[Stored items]
__________

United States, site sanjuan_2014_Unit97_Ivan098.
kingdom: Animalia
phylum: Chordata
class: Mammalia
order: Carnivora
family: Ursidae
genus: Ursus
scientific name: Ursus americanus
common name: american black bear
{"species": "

__________

» **Exercise objective**: Each record is to be given again in full, exactly as it reads.

» **Task result**:
United States, site sanjuan_2014_Unit97_Ivan098.
kingdom: Animalia
phylum: Chordata
class: Mammalia
order: Carnivora
family: Ursidae
genus: Ursus
scientific name: Ursus americanus
common name: american black bear
{"species": "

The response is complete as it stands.